Bei Zuckerrrohr handele es sich um eine sehr umweltschädliche Monokultur. Immer mehr Regenwälder würden für zusätzliche Plantagen abgeholzt, auf denen man ungezählte Sklavenarbeiter grauenhaft ausbeute. Die brasilianische Regierung übe derzeit Druck auf die Europäische Union und auch auf die deutsche Regierung aus, Sklavenarbeit nicht in den Kriterienkatalog für Ethanolimporte aufzunehmen. Daß der von Brasilia geförderte Ethanol-Boom der Nahrungsmittelproduktion schade, sei längst nachgewiesen. Laut Malvezzi, der gerade von einer Misereor-Vortragsreise aus Deutschland zurückgekehrt war, wurde in den letzten Jahren die Anbaufläche des wichtigen Grundnahrungsmittels Reis um die Hälfte reduziert, damit mehr Zuckerrohr gepflanzt werden konnte.

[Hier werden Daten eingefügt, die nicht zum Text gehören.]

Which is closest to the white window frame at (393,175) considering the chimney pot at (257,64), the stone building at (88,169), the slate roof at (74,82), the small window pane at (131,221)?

Bei schwarzen Bohnen, einem weiteren Grundnahrungsmittel der Brasilianer, seien die Relationen ähnlich. In Sao Paulo, Brasiliens größter Stadt, waren innerhalb der letzten zwölf Monate allein die Bohnenpreise um 168 Prozent erhöht worden, hatte man andere Lebensmittel, wie Fleisch, Milch oder Mehl ebenfalls stark verteuert. Der Zuckerrohr-Anbau für die Ethanolerzeugung zerstöre nicht nur Amazonien, sondern auch die wertvollen Savannenregionen und das Pantanal, tierreichstes Feuchtgebiet der Erde.  Im wasserarmen Nordosten, so Malvezzi, würden für die Herstellung von einem Liter Ethanol-Kraftstoff aus Zuckerrohr insgesamt 3600 Liter Wasser benötigt. Dies sei völlig inakzeptabel. Entgegen den Regierungsangaben werde Ethanol auch in Amazonien hergestellt. Wenn die brasilianische Umweltministerin Marina Silva erkläre, daß die Ethanolerzeugung nicht zu Lasten des Regenwaldes und der Nahrungsmittelproduktion gehe, sei just das Gegenteil richtig. Um die Anbauflächen zu erweitern, vertreibe das exportorientierte Agrobusiness Indiostämme und Kleinbauern sogar durch Terror und Mord. Den Verbrauchern in Ländern wie Deutschland sei dies gewöhnlich überhaupt nicht bekannt.
Umweltminister Gabriel hält sich derzeit im Amazonas-Teilstaate Pará auf, in dem 2005 die katholische Umweltaktivistin und Missionarin Dorothy Stang im Auftrage von Farmern und illegalen Holzunternehmern liquidiert worden war. Wenige Tage vor dem Eintreffen Gabriels in Pará war dort der Umweltaktivist Emival Barbosa Machado erschossen worden, der wiederholt illegale Rodungen und Holztransporte angeprangert und deshalb Morddrohungen erhalten hatte.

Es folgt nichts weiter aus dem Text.